Они засиделись за полночь, и Бестужев познакомился с истинной подоплекой ареста двух друзей. Зная характер канцлера и повадки Тайной канцелярии, Черкасский дал только силуэт событий, избегая называть имена, оставив самые интересные подробности недоговоренными и словно забыв о нападении на мызу, но даже этих сведений было достаточно для полного оправдания друзей. Однако Бестужев не ответил Черкасскому ни да ни нет. В конце разговора былая неприступность и величественность вернулись к нему целиком, и истинно царски прозвучали его последние слова: «Я подумаю…»

Черкасский не стал настаивать на более определенном ответе — он был уверен в беспроигрышности своего дела.

Оставшись один, Бестужев заперся в кабинете и долго пил не пьянея. Хотел подумать — так думай, светлая голова! При чем здесь вся эта трескотня фразой — во имя чести, справедливости и прочая! Дело есть дело. А суть его в том, как следствие пойдет. Государству не справедливость нужна, а логика поступка! Если необходимо для логики следствия, чтобы Белов был виновен, то, стало быть, так оно и будет. И нечего слезы крокодиловы лить, у нас, слава Всевышнему, времена мягкие, головы людям не секут, а ссылка только остудит горячую кровь. Но ведь не отвяжется Черкасский-то, вот в чем тоска!

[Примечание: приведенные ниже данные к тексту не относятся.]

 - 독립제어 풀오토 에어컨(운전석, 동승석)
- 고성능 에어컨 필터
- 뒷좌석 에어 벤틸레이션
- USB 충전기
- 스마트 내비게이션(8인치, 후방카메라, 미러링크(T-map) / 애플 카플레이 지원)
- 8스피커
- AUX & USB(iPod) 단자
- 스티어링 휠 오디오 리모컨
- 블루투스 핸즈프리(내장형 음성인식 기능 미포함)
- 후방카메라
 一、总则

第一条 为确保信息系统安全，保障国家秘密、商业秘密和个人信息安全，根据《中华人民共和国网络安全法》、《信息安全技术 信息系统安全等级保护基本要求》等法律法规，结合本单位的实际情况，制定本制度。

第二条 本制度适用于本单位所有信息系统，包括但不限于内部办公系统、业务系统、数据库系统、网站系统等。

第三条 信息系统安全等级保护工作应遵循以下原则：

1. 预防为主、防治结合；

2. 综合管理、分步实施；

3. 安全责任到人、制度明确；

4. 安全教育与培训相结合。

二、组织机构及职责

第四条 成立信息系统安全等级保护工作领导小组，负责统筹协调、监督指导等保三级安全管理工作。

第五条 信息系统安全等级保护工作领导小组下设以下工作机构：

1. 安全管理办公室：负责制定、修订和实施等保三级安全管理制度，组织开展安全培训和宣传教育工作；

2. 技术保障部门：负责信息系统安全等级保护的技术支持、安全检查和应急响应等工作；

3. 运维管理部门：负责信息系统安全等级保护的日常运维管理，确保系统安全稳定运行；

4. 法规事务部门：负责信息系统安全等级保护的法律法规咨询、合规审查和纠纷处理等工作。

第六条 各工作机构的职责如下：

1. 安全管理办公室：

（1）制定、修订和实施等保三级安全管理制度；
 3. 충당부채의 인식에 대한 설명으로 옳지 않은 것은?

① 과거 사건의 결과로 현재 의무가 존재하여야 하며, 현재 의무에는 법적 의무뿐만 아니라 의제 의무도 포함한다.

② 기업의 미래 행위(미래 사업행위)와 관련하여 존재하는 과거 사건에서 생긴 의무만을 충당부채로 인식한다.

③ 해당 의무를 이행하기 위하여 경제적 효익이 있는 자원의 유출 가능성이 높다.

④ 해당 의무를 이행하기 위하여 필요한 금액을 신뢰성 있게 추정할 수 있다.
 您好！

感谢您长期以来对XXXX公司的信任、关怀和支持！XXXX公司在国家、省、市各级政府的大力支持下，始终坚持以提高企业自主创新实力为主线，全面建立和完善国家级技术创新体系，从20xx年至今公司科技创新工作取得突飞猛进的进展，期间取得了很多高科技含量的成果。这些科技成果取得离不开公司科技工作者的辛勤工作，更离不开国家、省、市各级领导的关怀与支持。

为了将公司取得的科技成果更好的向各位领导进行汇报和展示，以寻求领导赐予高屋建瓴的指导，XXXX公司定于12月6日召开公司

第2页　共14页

В кровать Алексея Петровича слуга отнес на руках, это понимать надо, барин не бездонная бочка, обуял-таки его хмель.

На следующий день Бестужев ознакомился с опросными листами по делу Белова и был немало удивлен. Или следователь плут, или такова воля Провидения, но как-то все сходилось, что Белов в деле заговора был совсем без надобности.

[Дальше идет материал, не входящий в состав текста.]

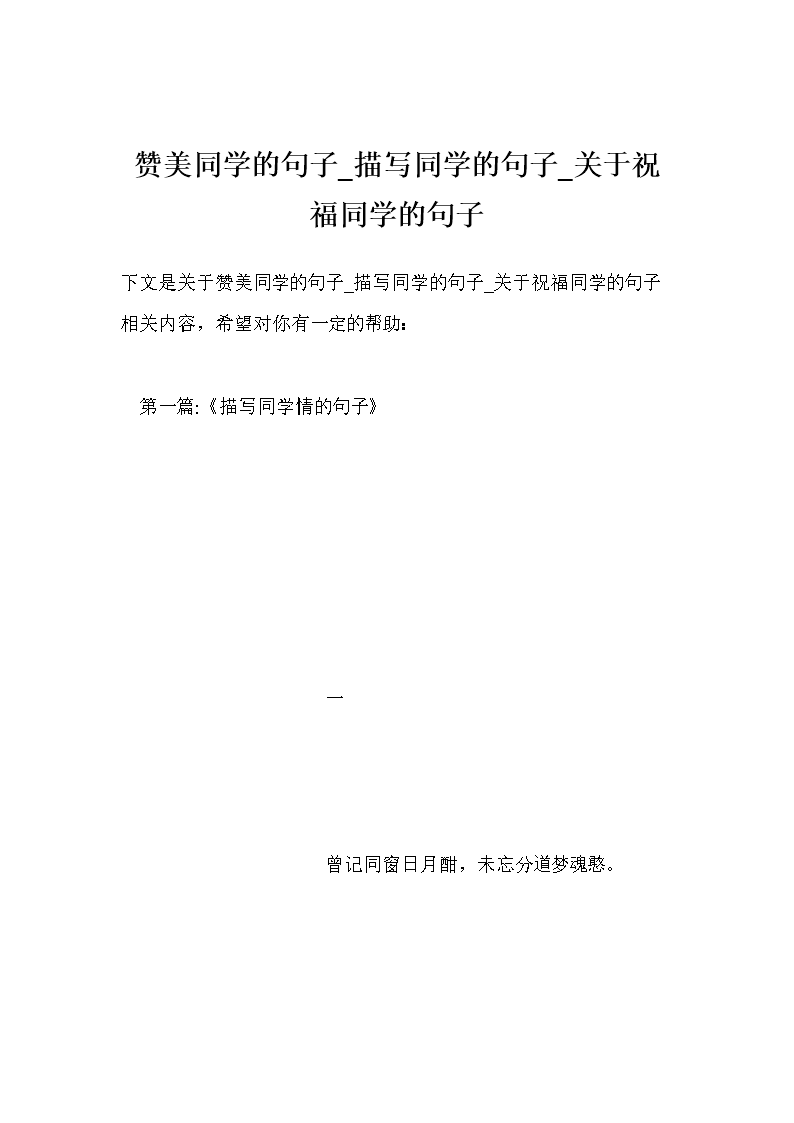 赞美同学的句子_描写同学的句子_关于祝福同学的句子

下文是关于赞美同学的句子_描写同学的句子_关于祝福同学的句子相关内容，希望对你有一定的帮助：

第一篇:《描写同学情的句子》

一

曾记同窗日月酣，未忘分道梦魂憨。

Иначе как душевной гибкостью и мудростью нельзя назвать редкую способность канцлера ладить с самим собой. Он вмиг и совершенно искренне поверил, что решение освободить Белова навязано ему не Черкасским, а той самой логикой поступка, о которой он толковал с собой давеча. Не было никакого заговора, все это миф! Может, Лесток и заигрывал с молодым двором, и с их величеством Екатериной шептался, и письмами обменивался, и интриганка герцогиня Цербстская сучила ножками от нетерпения, когда же ее доченька приблизится к трону, все это есть, но реальной опасности здесь с гулькин нос. А Петр Федорович… Мало того что неумен и необразован, инфантилен до неприличия, так ведь еще и трус! В настоящую борьбу за трон, так чтоб опасности в глаза посмотреть, он никогда не пойдет.

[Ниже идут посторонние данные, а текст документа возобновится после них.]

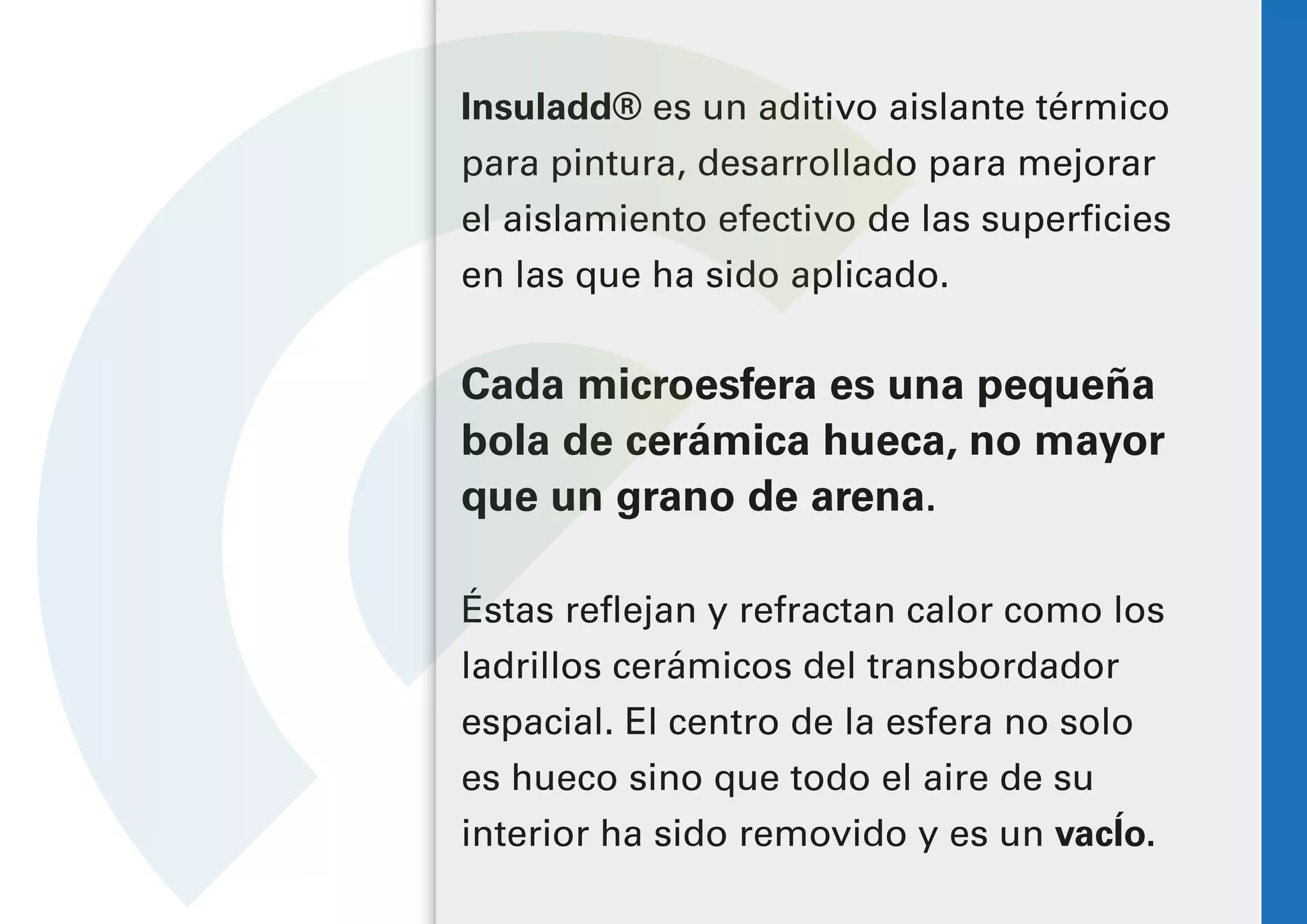 Insuladd® es un aditivo aislante térmico para pintura, desarrollado para mejorar el aislamiento efectivo de las superficies en las que ha sido aplicado.

Cada microesfera es una pequeña bola de cerámica hueca, no mayor que un grano de arena.

Éstas reflejan y refractan calor como los ladrillos cerámicos del transbordador espacial. El centro de la esfera no solo es hueco sino que todo el aire de su interior ha sido removido y es un vacÍo.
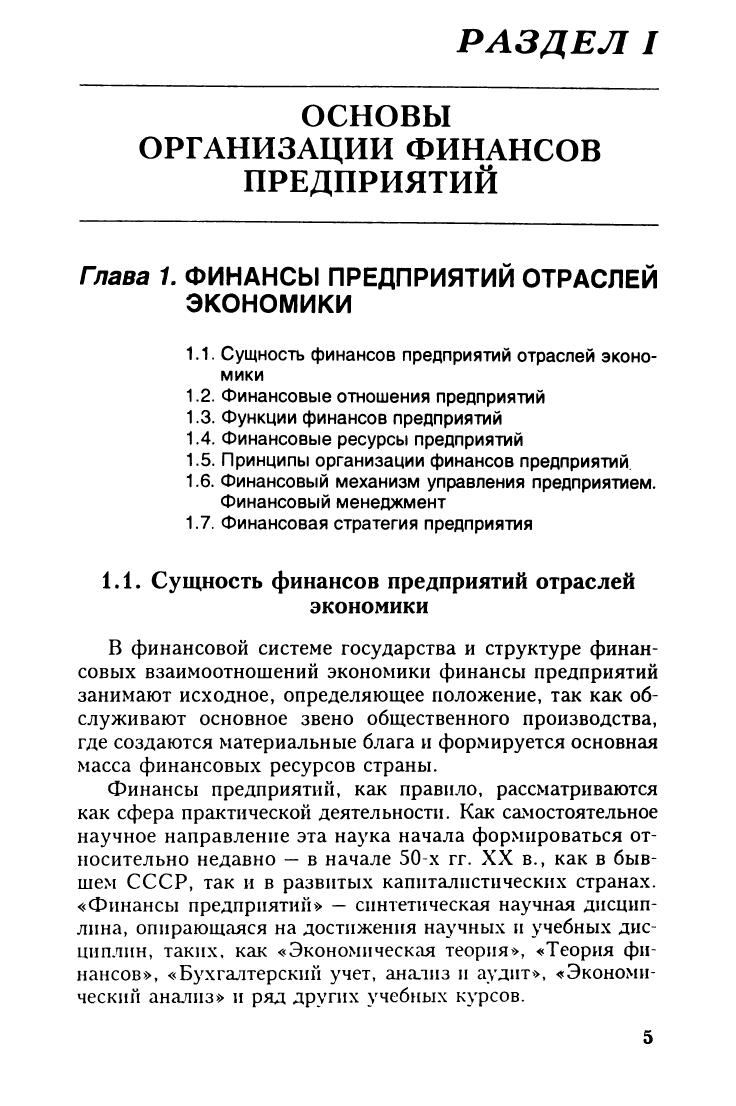 РАЗДЕЛ I

ОСНОВЫ ОРГАНИЗАЦИИ ФИНАНСОВ ПРЕДПРИЯТИЙ

Глава 1. ФИНАНСЫ ПРЕДПРИЯТИЙ ОТРАСЛЕЙ ЭКОНОМИКИ

1.1. Сущность финансов предприятий отраслей экономики
1.2. Финансовые отношения предприятий
1.3. Функции финансов предприятий
1.4. Финансовые ресурсы предприятий
1.5. Принципы организации финансов предприятий
1.6. Финансовый механизм управления предприятием. Финансовый менеджмент
1.7. Финансовая стратегия предприятия

1.1. Сущность финансов предприятий отраслей экономики

В финансовой системе государства и структуре финансовых взаимоотношений экономики финансы предприятий занимают исходное, определяющее положение, так как обслуживают основное звено общественного производства, где создаются материальные блага и формируется основная масса финансовых ресурсов страны.

Финансы предприятий, как правило, рассматриваются как сфера практической деятельности. Как самостоятельное научное направление эта наука начала формироваться относительно недавно — в начале 50-х гг. XX в., как в бывшем СССР, так и в развитых капиталистических странах. «Финансы предприятий» — синтетическая научная дисциплина, опирающаяся на достижения научных и учебных дисциплин, таких, как «Экономическая теория», «Теория финансов», «Бухгалтерский учет, анализ и аудит», «Экономический анализ» и ряд других учебных курсов.

5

Судя по опросным листам Белова, следователь все эти мысли канцлеровы предчувствовал. Умный, видно, человек трудился на допросе. Бестужев всмотрелся в подпись: Шуриков, знает он этого Шурикова, очень толковый подканцелярист. А чтобы Шувалов не шустрил, требуя объяснений, следует этого проходимца Белова вкупе с женой запихнуть куда-нибудь подальше, в дипломатический корпус в Англию или Порту. Именно в стенах Тайной канцелярии, хоть он и не желал этого, началась Сашина дипломатическая карьера.

Еще один листок привлек внимание Бестужева. Он вначале не понял, почему показания поручика Бурина пришпилены к делу Белова. Сомнения разъяснились с первых же строк — найден убийца Гольденберга. И как ловко, каналья, излагает! Честная дуэль… Ножом в бок человека пырнул и смеет что-то о чести лопотать! Так тебе и надо, Яков Пахомыч, что угодил под арест. Однако откуда он знает это имя? И связано оно с какой-то дрянью, с чем-то до крайности неприятным… Стоп! Вспомнил, Яков Бурин, где тебя видел. В Антошиной комнате, черный, в углу стоял… Друг его, значит.

Алексей Петрович почувствовал вдруг, как отяжелилась, словно свинцом налилась, голова, он подпер ее рукой и подумал с грустью, что и сам Антоша, и знакомцы его принесут еще в жизни много неприятностей.